EXCERPT TO READ:

• • • • • • •

Two new UI studies show that the NSAID celecoxib has potent anticancer activity, which is associated with the drug's ability to disrupt the cell cycle -- the orderly, multi-step process by which cells divide.

In particular, the experiments showed that celecoxib specifically kills head and neck cancer cells in the S phase of the cell cycle, where the cell synthesizes new DNA and replicates its genetic material.

"The finding that the cell killing effect takes place in S phase is particularly exciting because one of the standard therapies for most cancers -- chemotherapy -- often has its maximal effect at that stage of the cell cycle," Trask said. "We're hopeful that our results will lead to a clinical trial where we combine celecoxib with chemotherapies for head and neck cancer."

Trask's research team included Jonathan Bock, M.D., a UI resident in otolaryngology and lead author of the two studies published in recent issues of the journals Molecular Carcinogenesis and Cancer Research. Prabhat Goswami, Ph.D., UI assistant professor, and Frederick Domann, Ph.D., UI professor, both faculty in radiation oncology and in the Free Radical and Radiation Biology Graduate Program, also were part of the UI team. Trask, Goswami and Domann all are members of the Holden Comprehensive Cancer Center at the UI.

Goswami and Domann added that when radiation is used to treat head and neck cancers after surgery, the cells most resistant to radiation therapy are in the S phase. Thus celecoxib's selective killing of cells in S phase suggests this class of drug may target the radio-resistant cells, and use of the drug together with radiation might provide better tumor control than radiation alone.

Because inflammation is thought to play a role in the development of certain cancers, numerous studies have investigated the role of nonsteroidal anti-inflammatory drugs in cancer prevention. However, few studies have systematically evaluated the relative anticancer activity of different NSAIDS.

In one study, published in the April 5 online issue of Molecular Carcinogenesis, the UI scientists tested 10 commercially available NSAIDs against head and neck cancer cells. They found that celecoxib and sulindac sulfide, (sold as Clinoril sulfide) are particularly effective at slowing cancer cell proliferation and at killing cancer cells. Of these two, celecoxib is by far the most potent, killing up to 60 percent of head and neck cancer cells under the study conditions. None of the other 10 NSAIDs in the study, including aspirin, naproxen (Aleve) or rofecoxib (Vioxx), showed effective anticancer activity.

The experiments also indicated that celecoxib and sulindac sulfide's anticancer activity was mediated through cell cycle inhibition and induction of apoptosis (cell suicide) and was not related to the drugs' anti-inflammatory properties.

In a second study, published in the April 15 issue of Cancer Research, the UI team shows how celecoxib exerts its anticancer effect by altering protein expression in ways that disrupt the cell cycle and lead to cell death.

Cells go through three phases before they divide: G1 phase, where the cell grows and makes protein; S phase, where the cell makes DNA and replicates its chromosomes; and G2 phase, where the cell prepares for division. The cell cycle also contains several well-defined checkpoints where the growing cell stops and "decides" that things are ready to move on to the next stage.

The UI research found that celecoxib alters the expression of G1 checkpoint proteins and significantly decreases the activity of a protein called E2F1. This activity is required for cells to move through the cell cycle and also is crucial for S phase activities like DNA repair. Celecoxib's inhibition of E2F1 activity may be a reason for the drug's observed S phase-specific toxicity.

Trask also notes that the study results have identified a set of biomarkers that appear to predict how effective a drug is at killing cancer cells, which should facilitate screening of other compounds that might have anticancer effects similar to celecoxib, but could be used in lower, perhaps safer, doses.

• • • • • • •

DATA TO EXAMINE:
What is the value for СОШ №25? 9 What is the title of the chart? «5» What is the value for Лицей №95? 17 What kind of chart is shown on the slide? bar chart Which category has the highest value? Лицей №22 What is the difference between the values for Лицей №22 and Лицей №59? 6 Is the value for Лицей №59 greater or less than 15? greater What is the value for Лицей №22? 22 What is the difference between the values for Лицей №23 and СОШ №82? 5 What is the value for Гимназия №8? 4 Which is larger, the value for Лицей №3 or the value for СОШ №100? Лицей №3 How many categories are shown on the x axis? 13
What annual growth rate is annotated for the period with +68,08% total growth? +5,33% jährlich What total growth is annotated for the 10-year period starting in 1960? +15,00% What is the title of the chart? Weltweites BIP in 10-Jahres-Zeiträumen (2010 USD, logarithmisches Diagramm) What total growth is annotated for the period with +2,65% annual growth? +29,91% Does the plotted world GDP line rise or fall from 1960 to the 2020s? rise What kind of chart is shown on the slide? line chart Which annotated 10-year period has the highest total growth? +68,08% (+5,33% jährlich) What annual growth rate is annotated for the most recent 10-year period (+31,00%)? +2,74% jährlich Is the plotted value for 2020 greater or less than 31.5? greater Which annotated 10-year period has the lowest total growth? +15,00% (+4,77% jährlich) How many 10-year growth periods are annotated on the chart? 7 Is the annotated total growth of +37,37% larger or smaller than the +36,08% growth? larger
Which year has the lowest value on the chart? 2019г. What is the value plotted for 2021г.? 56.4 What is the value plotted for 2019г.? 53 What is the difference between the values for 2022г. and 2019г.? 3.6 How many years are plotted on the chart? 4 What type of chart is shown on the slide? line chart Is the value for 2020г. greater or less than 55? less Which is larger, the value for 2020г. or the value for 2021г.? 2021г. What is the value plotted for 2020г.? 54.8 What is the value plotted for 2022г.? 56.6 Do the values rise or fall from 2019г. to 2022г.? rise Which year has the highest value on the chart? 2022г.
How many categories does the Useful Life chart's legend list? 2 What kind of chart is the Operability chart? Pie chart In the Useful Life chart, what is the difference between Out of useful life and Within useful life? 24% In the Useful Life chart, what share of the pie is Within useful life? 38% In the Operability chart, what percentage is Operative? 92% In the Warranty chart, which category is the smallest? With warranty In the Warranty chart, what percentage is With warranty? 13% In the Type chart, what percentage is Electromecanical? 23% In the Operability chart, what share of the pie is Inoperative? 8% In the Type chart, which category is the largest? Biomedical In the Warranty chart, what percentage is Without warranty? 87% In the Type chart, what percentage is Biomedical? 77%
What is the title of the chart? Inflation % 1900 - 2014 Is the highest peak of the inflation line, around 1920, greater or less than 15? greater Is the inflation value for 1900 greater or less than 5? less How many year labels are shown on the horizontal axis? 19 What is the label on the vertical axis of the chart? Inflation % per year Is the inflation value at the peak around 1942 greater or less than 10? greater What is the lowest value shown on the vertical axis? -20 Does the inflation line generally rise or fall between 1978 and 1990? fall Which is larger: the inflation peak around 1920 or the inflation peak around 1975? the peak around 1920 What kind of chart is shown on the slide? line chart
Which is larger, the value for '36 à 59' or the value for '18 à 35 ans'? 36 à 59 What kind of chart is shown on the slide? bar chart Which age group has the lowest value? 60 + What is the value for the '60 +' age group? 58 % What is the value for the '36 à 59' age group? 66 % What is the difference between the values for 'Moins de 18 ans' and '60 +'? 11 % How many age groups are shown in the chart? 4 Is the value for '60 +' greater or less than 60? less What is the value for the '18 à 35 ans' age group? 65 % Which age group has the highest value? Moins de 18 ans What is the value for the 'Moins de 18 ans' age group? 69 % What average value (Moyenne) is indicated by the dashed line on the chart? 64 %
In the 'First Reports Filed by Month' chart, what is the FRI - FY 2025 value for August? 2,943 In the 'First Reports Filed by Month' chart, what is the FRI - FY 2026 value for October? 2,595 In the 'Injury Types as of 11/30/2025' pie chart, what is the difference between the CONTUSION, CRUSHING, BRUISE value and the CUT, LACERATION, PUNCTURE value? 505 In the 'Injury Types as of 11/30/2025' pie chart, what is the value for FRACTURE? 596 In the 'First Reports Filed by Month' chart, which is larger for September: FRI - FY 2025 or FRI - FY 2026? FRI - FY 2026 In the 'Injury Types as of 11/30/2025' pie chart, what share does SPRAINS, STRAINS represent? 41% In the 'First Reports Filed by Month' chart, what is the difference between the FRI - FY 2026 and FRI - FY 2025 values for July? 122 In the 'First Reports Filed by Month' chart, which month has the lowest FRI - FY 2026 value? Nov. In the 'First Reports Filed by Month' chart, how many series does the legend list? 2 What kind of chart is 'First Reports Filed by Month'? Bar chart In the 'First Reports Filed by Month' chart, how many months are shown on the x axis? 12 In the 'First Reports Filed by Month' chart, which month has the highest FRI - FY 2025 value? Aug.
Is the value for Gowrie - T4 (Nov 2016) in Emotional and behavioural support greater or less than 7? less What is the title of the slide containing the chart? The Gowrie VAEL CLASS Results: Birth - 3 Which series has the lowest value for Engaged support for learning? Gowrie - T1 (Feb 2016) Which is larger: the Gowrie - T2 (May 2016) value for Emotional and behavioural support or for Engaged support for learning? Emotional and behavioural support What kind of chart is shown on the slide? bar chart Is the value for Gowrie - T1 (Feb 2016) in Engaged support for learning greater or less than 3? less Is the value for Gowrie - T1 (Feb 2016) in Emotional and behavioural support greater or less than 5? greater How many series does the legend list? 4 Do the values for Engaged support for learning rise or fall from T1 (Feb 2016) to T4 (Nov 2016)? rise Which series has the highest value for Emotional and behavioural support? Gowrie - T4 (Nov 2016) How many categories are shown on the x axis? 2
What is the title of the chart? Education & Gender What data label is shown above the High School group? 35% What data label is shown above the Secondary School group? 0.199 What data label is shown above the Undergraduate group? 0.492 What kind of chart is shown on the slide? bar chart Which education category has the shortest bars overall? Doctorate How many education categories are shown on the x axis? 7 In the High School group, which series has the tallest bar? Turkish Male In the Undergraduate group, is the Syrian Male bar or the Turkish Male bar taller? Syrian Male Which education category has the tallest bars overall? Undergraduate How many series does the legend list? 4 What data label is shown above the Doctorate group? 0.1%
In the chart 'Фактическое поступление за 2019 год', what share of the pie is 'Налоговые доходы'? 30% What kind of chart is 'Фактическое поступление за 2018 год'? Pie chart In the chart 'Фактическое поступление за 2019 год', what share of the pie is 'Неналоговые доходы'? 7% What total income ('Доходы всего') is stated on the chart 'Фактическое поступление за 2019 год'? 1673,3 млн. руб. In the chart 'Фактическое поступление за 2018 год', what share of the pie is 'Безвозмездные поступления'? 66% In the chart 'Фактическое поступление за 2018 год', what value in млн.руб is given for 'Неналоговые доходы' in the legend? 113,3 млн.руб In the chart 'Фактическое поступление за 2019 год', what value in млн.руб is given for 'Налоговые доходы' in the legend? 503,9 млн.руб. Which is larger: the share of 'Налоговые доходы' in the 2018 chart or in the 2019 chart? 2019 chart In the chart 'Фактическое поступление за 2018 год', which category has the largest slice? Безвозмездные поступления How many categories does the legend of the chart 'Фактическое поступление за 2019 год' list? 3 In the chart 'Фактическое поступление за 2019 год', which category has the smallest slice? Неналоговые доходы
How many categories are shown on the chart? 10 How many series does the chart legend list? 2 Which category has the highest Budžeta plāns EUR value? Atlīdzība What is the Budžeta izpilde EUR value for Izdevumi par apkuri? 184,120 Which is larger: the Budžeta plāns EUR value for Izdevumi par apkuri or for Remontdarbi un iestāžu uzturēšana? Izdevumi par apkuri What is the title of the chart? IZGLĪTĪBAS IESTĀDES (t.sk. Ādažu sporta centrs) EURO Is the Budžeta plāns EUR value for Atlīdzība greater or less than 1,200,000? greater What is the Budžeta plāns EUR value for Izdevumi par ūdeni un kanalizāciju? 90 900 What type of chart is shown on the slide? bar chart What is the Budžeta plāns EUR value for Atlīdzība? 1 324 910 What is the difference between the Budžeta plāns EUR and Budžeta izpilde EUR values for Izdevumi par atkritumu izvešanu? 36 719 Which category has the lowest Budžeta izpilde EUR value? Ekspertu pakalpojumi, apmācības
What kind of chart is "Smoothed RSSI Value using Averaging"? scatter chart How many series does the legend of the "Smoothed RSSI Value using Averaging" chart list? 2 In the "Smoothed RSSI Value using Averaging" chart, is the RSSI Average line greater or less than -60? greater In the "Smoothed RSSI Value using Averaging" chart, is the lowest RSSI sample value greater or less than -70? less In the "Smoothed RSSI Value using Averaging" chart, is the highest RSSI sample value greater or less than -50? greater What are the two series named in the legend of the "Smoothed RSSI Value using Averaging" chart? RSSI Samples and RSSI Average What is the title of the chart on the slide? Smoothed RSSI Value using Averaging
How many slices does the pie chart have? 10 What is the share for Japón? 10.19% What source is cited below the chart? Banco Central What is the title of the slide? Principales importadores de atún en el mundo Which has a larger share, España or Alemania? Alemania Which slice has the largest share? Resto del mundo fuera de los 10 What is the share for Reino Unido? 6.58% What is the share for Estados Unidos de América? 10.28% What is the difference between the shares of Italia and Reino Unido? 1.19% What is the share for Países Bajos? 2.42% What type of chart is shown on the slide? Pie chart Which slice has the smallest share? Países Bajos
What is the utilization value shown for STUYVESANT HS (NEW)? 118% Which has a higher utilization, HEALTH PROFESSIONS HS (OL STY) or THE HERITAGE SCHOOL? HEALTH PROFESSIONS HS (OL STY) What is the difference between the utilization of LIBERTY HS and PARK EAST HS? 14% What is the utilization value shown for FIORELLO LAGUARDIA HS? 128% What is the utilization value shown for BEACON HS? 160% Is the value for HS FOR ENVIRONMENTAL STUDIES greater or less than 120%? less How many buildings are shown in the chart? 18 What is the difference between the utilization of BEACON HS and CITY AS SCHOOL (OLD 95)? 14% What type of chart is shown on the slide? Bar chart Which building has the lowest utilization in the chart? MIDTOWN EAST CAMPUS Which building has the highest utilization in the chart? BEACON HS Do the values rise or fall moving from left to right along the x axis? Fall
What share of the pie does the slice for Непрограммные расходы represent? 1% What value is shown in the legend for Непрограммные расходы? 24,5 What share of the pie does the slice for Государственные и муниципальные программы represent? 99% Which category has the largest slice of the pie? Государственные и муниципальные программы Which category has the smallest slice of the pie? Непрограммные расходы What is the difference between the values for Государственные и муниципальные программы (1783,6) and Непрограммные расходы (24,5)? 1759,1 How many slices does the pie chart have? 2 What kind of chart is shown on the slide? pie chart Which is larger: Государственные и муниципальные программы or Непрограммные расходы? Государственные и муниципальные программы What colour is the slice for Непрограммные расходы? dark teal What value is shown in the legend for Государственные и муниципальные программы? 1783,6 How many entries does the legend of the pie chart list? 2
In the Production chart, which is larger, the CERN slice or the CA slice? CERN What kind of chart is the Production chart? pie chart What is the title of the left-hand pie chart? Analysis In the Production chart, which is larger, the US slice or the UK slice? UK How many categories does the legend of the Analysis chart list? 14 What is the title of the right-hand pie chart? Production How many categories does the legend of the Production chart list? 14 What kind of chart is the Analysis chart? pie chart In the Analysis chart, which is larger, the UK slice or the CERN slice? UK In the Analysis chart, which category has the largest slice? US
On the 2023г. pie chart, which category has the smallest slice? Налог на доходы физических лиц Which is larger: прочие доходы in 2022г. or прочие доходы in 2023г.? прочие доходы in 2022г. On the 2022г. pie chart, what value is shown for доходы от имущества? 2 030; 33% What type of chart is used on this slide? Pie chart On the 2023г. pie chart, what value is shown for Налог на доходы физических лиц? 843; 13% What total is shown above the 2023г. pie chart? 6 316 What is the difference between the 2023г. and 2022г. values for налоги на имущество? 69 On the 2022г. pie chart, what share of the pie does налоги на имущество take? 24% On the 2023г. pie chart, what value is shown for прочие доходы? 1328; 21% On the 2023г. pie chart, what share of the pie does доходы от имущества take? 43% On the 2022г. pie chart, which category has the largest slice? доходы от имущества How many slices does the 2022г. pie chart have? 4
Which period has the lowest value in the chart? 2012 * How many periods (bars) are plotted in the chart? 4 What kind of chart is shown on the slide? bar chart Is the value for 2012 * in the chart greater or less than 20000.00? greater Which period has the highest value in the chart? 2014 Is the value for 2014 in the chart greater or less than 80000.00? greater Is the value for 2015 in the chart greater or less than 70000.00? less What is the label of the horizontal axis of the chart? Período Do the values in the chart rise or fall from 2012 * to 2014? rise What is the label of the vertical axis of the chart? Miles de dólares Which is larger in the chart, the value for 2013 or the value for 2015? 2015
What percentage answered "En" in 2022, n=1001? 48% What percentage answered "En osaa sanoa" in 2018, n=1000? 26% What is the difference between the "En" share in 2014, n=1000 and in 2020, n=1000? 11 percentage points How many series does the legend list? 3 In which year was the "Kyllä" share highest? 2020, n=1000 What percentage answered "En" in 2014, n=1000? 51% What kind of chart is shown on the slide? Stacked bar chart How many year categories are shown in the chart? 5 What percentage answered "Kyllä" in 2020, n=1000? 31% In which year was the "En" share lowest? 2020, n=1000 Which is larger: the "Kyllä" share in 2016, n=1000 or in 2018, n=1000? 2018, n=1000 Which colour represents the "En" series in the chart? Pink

• • • • • • •

WORK INSTRUCTION A:
Rewrite the passage of the celecoxib report, everything from "In one study, published" down to "effective anticancer activity.", with "slowing" replaced by "reducing".
WORK INSTRUCTION B:
Answer these questions from the celecoxib report.
(i) In which journal did the second study appear, in its April 15 issue?
(ii) How many commercially available NSAIDs did the UI scientists test against head and neck cancer cells?
(iii) The activity of which protein does celecoxib significantly decrease?

WRITTEN RESPONSE A:
In one study, published in the April 5 online issue of Molecular Carcinogenesis, the UI scientists tested 10 commercially available NSAIDs against head and neck cancer cells. They found that celecoxib and sulindac sulfide, (sold as Clinoril sulfide) are particularly effective at reducing cancer cell proliferation and at killing cancer cells. Of these two, celecoxib is by far the most potent, killing up to 60 percent of head and neck cancer cells under the study conditions. None of the other 10 NSAIDs in the study, including aspirin, naproxen (Aleve) or rofecoxib (Vioxx), showed effective anticancer activity.

WRITTEN RESPONSE B:
(i) Cancer Research
(ii) 10
(iii) E2F1